**DATA EXTRACT**
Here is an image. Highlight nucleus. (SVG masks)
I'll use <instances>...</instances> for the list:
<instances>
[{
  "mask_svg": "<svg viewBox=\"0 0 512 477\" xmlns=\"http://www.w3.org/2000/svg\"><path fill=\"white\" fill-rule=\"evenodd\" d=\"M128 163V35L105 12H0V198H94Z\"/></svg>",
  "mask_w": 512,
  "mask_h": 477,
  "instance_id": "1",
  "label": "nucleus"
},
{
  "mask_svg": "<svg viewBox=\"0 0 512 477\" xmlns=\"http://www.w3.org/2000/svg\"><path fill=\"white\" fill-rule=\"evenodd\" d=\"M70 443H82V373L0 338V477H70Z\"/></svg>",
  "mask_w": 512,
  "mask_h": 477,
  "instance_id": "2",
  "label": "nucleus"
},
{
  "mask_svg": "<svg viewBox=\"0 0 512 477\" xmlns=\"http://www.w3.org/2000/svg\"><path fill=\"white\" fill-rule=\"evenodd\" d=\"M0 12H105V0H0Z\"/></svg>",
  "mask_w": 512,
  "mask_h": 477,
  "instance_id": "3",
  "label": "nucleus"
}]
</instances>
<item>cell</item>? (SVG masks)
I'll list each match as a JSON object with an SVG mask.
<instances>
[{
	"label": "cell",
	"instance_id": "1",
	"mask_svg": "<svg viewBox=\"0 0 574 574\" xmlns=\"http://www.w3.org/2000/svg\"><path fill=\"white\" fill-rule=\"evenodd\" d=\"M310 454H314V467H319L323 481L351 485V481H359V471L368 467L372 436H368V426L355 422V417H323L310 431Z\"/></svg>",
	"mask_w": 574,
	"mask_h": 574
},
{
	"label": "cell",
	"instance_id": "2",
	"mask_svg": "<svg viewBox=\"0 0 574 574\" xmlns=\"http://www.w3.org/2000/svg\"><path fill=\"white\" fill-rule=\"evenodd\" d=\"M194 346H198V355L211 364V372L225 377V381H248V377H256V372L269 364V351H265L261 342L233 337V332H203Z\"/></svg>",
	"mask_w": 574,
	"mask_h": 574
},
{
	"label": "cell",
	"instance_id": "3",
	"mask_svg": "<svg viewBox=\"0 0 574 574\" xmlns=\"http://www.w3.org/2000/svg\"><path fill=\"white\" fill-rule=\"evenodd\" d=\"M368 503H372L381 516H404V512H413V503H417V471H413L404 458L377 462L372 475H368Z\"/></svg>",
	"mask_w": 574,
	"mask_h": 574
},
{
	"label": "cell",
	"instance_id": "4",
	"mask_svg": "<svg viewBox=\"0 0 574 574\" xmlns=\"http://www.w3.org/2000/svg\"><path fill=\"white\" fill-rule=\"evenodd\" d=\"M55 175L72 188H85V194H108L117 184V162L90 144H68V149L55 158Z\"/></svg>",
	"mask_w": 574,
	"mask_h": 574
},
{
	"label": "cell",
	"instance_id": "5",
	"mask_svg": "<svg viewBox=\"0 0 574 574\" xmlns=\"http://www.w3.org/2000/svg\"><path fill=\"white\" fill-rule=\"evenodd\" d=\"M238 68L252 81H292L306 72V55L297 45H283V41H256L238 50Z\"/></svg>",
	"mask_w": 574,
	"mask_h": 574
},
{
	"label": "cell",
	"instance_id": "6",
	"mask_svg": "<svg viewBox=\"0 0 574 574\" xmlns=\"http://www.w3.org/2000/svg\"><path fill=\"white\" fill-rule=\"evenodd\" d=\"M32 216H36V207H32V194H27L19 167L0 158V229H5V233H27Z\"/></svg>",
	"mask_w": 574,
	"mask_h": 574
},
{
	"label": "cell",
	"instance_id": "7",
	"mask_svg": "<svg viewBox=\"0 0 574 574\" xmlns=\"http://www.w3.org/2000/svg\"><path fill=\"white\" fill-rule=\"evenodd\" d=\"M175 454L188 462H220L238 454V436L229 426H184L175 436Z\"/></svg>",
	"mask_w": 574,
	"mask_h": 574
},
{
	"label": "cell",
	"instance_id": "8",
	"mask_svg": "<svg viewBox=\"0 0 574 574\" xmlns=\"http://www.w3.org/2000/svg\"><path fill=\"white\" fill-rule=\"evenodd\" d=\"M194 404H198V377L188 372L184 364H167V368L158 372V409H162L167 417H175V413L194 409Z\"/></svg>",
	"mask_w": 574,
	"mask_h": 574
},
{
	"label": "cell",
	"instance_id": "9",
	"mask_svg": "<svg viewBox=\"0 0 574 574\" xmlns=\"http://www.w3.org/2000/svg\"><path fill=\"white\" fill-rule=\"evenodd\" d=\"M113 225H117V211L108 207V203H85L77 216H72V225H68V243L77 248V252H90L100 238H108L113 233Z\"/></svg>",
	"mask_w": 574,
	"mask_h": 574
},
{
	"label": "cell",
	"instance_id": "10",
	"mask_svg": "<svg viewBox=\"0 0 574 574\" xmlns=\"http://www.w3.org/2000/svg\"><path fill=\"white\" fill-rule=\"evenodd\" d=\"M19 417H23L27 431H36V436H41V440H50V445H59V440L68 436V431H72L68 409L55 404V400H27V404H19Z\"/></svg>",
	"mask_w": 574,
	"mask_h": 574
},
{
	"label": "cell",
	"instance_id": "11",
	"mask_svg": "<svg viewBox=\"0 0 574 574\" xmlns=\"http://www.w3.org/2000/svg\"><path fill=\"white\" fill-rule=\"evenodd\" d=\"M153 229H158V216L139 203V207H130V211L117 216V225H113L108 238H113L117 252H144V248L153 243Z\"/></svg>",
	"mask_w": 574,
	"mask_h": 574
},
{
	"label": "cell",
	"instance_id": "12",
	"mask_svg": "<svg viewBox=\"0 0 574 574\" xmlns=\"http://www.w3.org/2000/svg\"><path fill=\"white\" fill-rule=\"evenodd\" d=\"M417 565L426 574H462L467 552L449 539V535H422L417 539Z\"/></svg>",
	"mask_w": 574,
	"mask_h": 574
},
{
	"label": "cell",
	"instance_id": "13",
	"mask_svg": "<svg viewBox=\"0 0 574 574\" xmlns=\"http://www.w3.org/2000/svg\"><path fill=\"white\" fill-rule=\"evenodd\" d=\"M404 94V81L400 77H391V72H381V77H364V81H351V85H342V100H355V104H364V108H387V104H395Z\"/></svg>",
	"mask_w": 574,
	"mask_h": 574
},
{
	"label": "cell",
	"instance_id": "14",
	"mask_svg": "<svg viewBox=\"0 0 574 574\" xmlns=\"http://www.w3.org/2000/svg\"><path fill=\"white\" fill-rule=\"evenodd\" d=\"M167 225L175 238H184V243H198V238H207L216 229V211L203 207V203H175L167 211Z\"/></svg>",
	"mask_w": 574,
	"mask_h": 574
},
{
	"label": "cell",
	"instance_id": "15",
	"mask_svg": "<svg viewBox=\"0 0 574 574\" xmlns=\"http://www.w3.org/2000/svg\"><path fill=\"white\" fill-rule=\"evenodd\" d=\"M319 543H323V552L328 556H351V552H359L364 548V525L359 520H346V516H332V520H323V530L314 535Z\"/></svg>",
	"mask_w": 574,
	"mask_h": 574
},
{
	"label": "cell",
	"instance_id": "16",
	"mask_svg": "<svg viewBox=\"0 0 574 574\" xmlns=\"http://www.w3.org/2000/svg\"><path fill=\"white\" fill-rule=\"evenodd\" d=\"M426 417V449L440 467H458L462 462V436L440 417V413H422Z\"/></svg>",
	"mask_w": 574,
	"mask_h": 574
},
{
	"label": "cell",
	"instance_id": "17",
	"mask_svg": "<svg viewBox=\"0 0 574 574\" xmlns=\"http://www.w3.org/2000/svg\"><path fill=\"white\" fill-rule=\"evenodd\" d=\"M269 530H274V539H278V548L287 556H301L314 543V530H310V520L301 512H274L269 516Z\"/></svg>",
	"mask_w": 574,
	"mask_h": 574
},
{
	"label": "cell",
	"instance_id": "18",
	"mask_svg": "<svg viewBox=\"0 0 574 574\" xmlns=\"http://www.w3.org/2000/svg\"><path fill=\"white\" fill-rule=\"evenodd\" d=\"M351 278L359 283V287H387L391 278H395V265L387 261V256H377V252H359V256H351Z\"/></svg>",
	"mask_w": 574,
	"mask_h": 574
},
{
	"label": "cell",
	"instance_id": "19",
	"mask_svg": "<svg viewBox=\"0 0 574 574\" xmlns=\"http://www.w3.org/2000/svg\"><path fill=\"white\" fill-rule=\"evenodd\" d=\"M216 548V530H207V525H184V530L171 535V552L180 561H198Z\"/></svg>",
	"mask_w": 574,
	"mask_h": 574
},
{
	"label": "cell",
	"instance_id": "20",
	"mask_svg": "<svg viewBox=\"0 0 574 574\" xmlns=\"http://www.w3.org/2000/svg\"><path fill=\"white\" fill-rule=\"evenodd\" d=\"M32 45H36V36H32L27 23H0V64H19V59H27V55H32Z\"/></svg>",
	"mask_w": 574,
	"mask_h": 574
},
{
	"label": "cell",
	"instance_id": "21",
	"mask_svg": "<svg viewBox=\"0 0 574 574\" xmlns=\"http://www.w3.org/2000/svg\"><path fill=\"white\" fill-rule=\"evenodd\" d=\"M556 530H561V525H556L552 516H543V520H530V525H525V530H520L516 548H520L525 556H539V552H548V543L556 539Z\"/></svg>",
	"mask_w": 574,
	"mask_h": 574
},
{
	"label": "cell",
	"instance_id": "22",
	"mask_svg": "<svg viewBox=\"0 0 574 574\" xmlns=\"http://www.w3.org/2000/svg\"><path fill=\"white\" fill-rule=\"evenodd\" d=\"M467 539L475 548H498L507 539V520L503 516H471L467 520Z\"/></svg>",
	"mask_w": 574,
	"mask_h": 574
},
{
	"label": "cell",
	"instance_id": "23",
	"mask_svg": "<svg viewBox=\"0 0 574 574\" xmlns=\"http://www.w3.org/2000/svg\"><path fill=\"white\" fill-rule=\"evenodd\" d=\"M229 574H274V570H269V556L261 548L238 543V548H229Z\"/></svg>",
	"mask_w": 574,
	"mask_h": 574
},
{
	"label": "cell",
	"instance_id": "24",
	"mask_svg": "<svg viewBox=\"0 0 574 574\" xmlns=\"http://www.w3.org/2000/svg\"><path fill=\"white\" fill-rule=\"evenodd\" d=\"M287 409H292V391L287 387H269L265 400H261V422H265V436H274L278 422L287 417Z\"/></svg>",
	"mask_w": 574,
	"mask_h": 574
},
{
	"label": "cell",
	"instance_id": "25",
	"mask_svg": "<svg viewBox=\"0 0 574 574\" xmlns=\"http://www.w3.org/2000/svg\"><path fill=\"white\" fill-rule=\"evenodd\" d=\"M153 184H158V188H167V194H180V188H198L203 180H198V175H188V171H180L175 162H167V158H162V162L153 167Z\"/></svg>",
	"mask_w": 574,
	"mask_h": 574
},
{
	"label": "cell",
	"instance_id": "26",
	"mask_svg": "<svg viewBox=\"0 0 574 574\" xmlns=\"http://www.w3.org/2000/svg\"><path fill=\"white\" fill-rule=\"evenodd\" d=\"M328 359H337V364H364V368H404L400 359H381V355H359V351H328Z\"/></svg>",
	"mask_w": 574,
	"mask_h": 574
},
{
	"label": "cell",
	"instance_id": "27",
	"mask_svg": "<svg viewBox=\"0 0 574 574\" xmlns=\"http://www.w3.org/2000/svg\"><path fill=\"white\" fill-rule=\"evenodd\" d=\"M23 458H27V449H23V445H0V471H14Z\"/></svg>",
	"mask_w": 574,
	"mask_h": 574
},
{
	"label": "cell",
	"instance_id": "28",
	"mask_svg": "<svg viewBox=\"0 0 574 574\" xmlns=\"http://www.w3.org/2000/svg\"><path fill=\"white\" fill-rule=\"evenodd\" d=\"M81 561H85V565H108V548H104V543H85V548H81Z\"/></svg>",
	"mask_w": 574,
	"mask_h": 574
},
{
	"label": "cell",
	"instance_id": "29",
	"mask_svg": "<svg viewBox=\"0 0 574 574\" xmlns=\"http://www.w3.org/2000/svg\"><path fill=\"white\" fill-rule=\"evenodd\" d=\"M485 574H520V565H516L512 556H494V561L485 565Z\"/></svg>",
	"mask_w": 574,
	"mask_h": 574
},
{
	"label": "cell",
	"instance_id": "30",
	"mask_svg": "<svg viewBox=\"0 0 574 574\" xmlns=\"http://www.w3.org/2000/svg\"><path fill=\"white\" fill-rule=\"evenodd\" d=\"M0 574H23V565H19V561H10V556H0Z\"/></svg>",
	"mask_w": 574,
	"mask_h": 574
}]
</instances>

**TO DO**
From the items above, keep only the lines that contain the string "masks", matching uppercase and lowercase exactly.

**REPLY**
Here is an image. Highlight nucleus. (SVG masks)
<item>cell</item>? (SVG masks)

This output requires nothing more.